Leave out every picture, and restate word for word only the lines from the one containing "To your eye, does" through the end of the material.

□ □ □ □

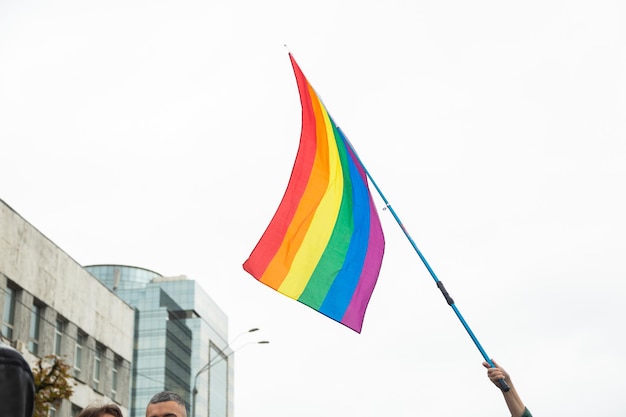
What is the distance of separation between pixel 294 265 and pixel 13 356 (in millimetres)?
6666

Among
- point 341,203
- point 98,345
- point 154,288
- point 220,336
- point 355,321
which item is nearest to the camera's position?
point 355,321

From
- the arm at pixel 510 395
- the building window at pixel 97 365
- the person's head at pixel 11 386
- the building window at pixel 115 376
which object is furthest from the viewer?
the building window at pixel 115 376

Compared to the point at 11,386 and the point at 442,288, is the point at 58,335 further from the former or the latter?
the point at 11,386

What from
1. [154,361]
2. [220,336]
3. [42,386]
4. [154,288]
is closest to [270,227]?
[42,386]

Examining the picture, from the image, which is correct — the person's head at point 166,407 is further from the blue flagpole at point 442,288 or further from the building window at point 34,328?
the building window at point 34,328

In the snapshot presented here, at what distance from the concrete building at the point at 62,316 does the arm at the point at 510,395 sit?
28063 mm

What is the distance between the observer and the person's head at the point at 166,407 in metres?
5.87

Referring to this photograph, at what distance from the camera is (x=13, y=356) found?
1.72m

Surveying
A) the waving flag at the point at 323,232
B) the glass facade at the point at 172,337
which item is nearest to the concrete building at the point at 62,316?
the waving flag at the point at 323,232

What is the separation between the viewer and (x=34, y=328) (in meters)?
34.4

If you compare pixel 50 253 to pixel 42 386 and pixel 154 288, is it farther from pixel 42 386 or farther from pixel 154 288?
pixel 154 288

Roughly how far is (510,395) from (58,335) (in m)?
33.0

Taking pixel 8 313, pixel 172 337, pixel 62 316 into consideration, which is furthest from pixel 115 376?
pixel 172 337

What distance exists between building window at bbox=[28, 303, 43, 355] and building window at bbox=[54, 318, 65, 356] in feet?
3.58
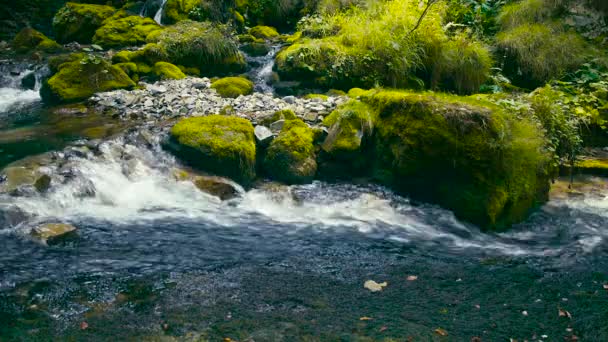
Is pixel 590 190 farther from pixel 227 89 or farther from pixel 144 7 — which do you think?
pixel 144 7

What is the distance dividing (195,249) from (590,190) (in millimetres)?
5236

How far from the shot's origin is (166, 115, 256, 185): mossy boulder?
6559mm

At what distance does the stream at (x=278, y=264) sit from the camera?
3783mm

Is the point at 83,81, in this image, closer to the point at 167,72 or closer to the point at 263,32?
the point at 167,72

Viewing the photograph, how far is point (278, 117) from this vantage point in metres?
7.46

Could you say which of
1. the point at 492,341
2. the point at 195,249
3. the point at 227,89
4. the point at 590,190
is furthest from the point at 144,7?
the point at 492,341

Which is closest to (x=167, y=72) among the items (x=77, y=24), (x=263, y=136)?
(x=263, y=136)

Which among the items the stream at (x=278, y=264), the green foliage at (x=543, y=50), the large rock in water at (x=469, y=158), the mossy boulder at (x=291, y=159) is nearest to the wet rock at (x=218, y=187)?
the stream at (x=278, y=264)

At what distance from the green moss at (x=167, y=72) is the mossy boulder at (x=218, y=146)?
11.7 feet

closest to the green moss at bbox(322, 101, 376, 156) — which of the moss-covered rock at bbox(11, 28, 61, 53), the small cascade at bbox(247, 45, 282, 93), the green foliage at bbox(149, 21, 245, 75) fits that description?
the small cascade at bbox(247, 45, 282, 93)

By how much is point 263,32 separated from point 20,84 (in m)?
6.08

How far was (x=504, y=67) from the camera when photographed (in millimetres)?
9586

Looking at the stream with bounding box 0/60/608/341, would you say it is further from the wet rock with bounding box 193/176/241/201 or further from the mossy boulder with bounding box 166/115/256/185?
the mossy boulder with bounding box 166/115/256/185

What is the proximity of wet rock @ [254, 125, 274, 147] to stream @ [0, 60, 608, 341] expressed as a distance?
685mm
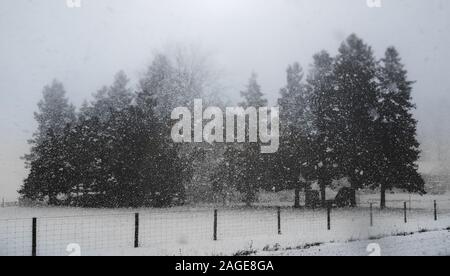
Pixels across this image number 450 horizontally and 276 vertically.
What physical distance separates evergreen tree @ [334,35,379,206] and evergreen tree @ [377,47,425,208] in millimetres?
672

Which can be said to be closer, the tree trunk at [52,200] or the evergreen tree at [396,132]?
the evergreen tree at [396,132]

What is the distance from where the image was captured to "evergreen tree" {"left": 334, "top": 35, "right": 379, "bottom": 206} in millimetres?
30922

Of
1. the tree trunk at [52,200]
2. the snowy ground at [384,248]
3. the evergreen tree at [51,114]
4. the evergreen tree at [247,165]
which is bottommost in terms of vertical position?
the tree trunk at [52,200]

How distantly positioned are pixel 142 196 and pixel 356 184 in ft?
51.7

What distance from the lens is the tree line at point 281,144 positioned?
30719 mm

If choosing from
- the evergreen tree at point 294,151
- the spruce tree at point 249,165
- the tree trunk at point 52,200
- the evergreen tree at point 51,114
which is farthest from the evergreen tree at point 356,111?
the evergreen tree at point 51,114

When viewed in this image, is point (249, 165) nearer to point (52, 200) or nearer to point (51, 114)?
point (52, 200)

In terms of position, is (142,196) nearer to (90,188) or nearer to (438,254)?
(90,188)

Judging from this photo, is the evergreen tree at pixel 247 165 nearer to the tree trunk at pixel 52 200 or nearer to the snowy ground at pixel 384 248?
the tree trunk at pixel 52 200

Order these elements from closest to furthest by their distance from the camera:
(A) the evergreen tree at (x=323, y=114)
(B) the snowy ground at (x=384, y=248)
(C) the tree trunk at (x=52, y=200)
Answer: (B) the snowy ground at (x=384, y=248) < (A) the evergreen tree at (x=323, y=114) < (C) the tree trunk at (x=52, y=200)

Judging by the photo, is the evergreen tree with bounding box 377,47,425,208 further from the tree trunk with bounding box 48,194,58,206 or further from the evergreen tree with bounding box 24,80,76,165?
the evergreen tree with bounding box 24,80,76,165

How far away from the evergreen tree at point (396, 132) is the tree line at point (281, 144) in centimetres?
7

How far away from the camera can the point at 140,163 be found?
31.7m

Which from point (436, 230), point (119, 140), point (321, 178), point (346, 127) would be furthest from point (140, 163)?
point (436, 230)
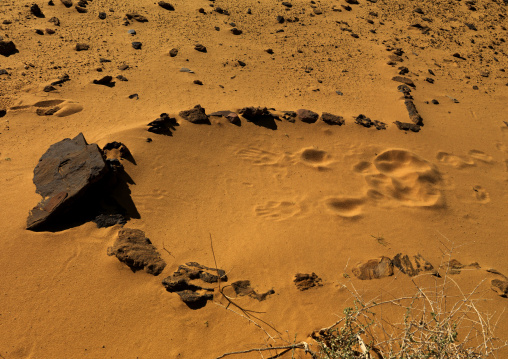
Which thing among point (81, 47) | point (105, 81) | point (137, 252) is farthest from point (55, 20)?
point (137, 252)

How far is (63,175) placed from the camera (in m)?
3.69

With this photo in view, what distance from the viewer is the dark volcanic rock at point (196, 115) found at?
4891mm

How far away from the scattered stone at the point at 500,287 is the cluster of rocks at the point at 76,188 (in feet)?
11.5

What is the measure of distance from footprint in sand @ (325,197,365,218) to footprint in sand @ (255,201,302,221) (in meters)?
0.38

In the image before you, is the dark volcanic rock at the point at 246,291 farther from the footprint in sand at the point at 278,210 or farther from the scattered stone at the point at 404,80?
the scattered stone at the point at 404,80

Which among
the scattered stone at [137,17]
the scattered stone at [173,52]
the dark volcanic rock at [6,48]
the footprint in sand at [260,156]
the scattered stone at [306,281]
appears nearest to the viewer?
the scattered stone at [306,281]

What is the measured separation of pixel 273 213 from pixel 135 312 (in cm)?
168

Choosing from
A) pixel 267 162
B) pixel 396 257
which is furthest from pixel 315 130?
pixel 396 257

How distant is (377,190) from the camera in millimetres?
4387

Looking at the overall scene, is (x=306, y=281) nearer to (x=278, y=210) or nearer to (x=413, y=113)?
(x=278, y=210)

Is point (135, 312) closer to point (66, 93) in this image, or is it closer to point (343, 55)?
point (66, 93)

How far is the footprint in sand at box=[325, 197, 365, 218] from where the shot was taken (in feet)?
13.2

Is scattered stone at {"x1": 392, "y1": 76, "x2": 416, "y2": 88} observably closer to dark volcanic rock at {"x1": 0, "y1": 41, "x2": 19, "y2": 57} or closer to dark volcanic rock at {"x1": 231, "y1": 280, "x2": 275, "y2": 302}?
dark volcanic rock at {"x1": 231, "y1": 280, "x2": 275, "y2": 302}

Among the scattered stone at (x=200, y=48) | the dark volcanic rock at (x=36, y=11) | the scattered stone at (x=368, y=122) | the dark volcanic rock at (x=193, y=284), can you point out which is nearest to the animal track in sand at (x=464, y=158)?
the scattered stone at (x=368, y=122)
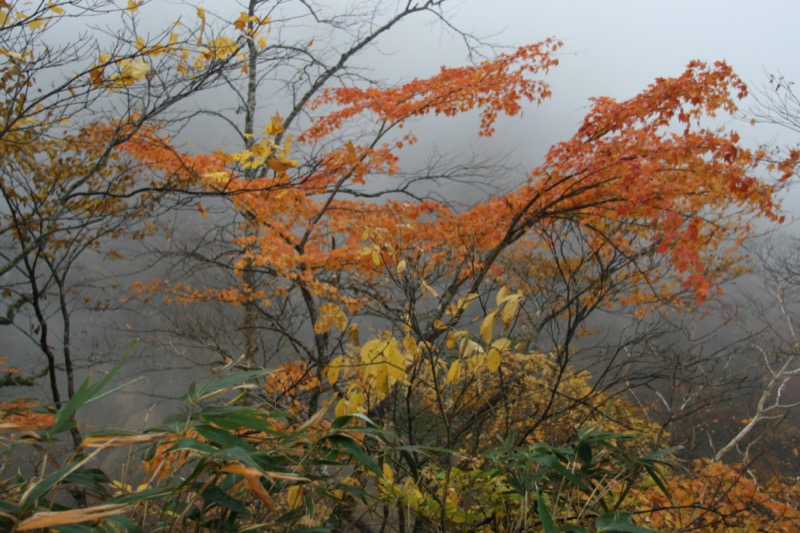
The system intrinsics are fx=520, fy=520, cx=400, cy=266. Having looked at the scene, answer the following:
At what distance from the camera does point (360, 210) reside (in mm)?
8414

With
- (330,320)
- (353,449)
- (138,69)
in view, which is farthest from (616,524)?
(138,69)

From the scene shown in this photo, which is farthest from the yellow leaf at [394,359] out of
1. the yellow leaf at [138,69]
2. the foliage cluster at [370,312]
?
the yellow leaf at [138,69]

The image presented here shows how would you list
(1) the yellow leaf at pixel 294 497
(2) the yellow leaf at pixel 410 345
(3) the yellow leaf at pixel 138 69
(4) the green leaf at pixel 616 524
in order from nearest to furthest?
(4) the green leaf at pixel 616 524, (1) the yellow leaf at pixel 294 497, (2) the yellow leaf at pixel 410 345, (3) the yellow leaf at pixel 138 69

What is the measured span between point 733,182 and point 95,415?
32950 millimetres

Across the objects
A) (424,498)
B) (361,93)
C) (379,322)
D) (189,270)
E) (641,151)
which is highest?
(361,93)

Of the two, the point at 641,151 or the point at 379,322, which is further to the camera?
the point at 379,322

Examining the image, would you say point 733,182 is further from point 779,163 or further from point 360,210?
point 360,210

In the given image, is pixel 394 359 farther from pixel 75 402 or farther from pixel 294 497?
pixel 75 402

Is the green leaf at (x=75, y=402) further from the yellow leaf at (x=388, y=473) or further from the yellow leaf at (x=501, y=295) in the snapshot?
the yellow leaf at (x=501, y=295)

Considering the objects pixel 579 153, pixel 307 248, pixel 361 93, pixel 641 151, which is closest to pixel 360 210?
pixel 307 248

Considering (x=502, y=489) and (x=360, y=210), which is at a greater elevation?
(x=360, y=210)

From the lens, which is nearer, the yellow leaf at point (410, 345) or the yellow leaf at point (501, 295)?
the yellow leaf at point (501, 295)

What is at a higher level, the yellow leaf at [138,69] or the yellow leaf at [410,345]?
the yellow leaf at [138,69]

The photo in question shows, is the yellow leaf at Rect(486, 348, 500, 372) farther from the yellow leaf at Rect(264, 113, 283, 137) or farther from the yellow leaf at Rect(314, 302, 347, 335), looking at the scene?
the yellow leaf at Rect(264, 113, 283, 137)
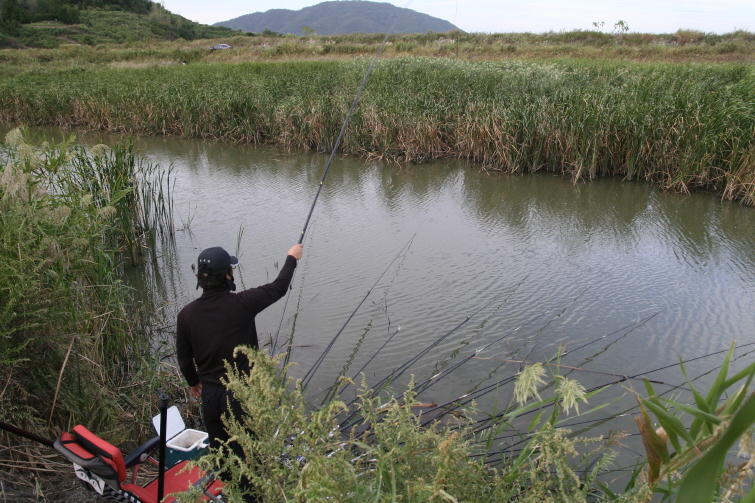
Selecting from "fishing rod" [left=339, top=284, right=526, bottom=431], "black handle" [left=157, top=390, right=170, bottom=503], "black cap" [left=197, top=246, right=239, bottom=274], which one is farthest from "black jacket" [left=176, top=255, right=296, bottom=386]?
"fishing rod" [left=339, top=284, right=526, bottom=431]

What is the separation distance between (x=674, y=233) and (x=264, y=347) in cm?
531

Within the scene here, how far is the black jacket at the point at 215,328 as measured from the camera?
7.14 ft

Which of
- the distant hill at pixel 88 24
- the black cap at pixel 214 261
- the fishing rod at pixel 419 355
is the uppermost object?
the distant hill at pixel 88 24

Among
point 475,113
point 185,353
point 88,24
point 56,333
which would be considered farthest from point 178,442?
point 88,24

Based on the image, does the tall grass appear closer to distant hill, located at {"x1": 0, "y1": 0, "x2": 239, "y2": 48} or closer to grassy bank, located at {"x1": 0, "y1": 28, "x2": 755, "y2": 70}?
grassy bank, located at {"x1": 0, "y1": 28, "x2": 755, "y2": 70}

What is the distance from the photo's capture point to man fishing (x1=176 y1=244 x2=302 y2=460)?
85.7 inches

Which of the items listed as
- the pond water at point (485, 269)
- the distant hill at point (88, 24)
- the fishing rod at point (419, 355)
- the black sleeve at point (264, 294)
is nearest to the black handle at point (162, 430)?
the black sleeve at point (264, 294)

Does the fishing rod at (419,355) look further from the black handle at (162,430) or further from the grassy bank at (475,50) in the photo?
the grassy bank at (475,50)

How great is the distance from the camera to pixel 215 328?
2.18 meters

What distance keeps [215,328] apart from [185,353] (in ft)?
0.73

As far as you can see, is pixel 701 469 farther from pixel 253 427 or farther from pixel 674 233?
pixel 674 233

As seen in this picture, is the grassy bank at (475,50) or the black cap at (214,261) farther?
the grassy bank at (475,50)

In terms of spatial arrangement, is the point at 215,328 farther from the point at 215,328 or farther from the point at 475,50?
the point at 475,50

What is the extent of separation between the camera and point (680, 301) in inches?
182
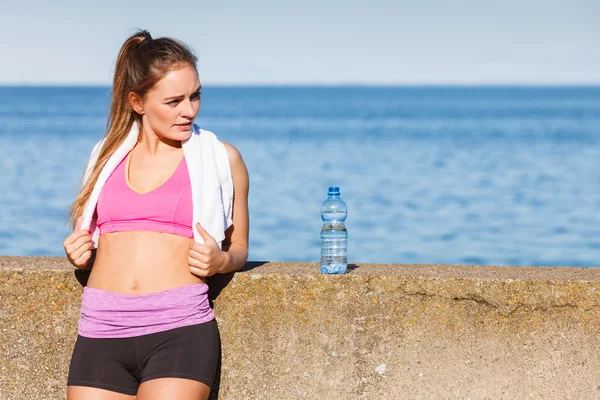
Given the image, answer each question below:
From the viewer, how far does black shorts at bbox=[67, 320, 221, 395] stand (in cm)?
367

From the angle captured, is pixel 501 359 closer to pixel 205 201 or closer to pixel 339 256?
pixel 339 256

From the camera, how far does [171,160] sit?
405cm

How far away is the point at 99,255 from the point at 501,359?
1809 millimetres

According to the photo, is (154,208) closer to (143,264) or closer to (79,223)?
(143,264)

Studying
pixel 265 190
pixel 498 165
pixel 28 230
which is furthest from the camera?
pixel 498 165

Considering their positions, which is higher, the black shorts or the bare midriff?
the bare midriff

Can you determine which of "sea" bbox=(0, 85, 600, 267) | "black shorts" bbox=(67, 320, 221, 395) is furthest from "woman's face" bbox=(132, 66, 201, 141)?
"sea" bbox=(0, 85, 600, 267)

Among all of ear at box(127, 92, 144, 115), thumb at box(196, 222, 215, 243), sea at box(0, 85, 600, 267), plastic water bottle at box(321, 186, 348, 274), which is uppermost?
ear at box(127, 92, 144, 115)

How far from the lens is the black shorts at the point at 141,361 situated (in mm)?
3670

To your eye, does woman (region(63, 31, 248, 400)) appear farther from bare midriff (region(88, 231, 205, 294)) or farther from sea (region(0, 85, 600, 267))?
sea (region(0, 85, 600, 267))

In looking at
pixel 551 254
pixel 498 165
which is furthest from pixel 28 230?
pixel 498 165

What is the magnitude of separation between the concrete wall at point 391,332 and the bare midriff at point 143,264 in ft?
0.94

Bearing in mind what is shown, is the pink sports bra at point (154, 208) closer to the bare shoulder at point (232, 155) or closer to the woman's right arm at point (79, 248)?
the woman's right arm at point (79, 248)

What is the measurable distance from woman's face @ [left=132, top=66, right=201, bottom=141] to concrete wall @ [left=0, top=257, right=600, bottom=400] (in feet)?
2.32
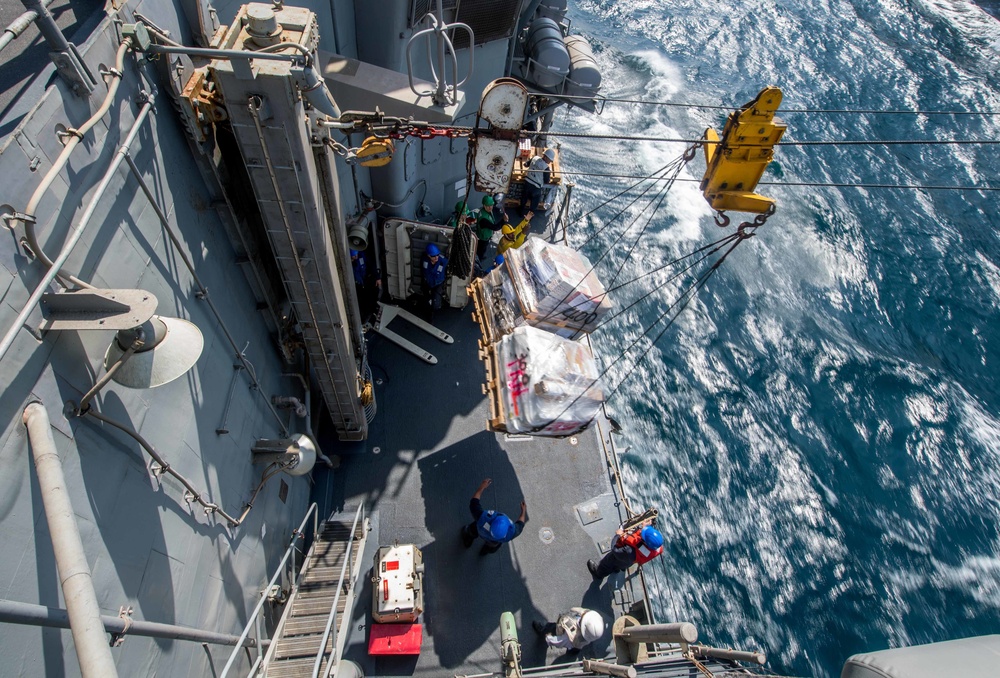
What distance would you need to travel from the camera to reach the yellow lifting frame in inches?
236

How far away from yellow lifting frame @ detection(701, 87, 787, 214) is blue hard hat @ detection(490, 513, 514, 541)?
19.1ft

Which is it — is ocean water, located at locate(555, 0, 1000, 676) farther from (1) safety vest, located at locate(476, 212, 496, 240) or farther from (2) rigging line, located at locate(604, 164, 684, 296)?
(1) safety vest, located at locate(476, 212, 496, 240)

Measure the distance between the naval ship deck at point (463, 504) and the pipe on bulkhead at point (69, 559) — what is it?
256 inches

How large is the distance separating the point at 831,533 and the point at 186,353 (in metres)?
15.6

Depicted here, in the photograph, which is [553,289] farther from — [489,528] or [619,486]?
[619,486]

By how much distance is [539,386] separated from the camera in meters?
7.85

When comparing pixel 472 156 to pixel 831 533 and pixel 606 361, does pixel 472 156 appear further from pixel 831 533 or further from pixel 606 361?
pixel 831 533

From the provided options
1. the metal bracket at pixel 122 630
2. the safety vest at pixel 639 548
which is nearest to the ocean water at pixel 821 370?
the safety vest at pixel 639 548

□ □ □ □

*Solution for this task*:
To your eye, does woman (region(63, 31, 248, 400)) appear farther from bare midriff (region(88, 231, 205, 294)) or farther from sea (region(0, 85, 600, 267))?
sea (region(0, 85, 600, 267))

In looking at
pixel 551 254
pixel 498 165
which is furthest from pixel 28 230?
pixel 498 165

What is the magnitude of separation between the concrete wall at point 391,332 and the bare midriff at point 143,264 in ft?
0.94

Bearing in mind what is shown, is the pink sports bra at point (154, 208) closer to the bare shoulder at point (232, 155) or closer to the woman's right arm at point (79, 248)?
the woman's right arm at point (79, 248)

What is the measurable distance from woman's face @ [left=132, top=66, right=201, bottom=141] to concrete wall @ [left=0, top=257, right=600, bottom=400] (in feet)?
2.32
What distance would you need to travel from the camera to reach the yellow lifting frame in inches?
236

How far away from yellow lifting frame @ detection(701, 87, 787, 214) is blue hard hat @ detection(490, 513, 514, 541)?
19.1ft

Which is it — is ocean water, located at locate(555, 0, 1000, 676) farther from (1) safety vest, located at locate(476, 212, 496, 240) or farther from (2) rigging line, located at locate(604, 164, 684, 296)?
(1) safety vest, located at locate(476, 212, 496, 240)

Measure the distance between the naval ship deck at point (463, 504) and the pipe on bulkhead at point (69, 559) — what is it?
256 inches

How large is the distance separating the point at 831,533 and the point at 186,353 (in metres)?
15.6

Depicted here, in the photograph, which is [553,289] farther from — [489,528] or [619,486]?
[619,486]

By how much distance is [539,386] separated from the camera in meters?
7.85

When comparing pixel 472 156 to pixel 831 533 and pixel 606 361, does pixel 472 156 appear further from pixel 831 533 or further from pixel 606 361?
pixel 831 533

From the provided options
1. the metal bracket at pixel 122 630
2. the safety vest at pixel 639 548
which is nearest to the ocean water at pixel 821 370?
the safety vest at pixel 639 548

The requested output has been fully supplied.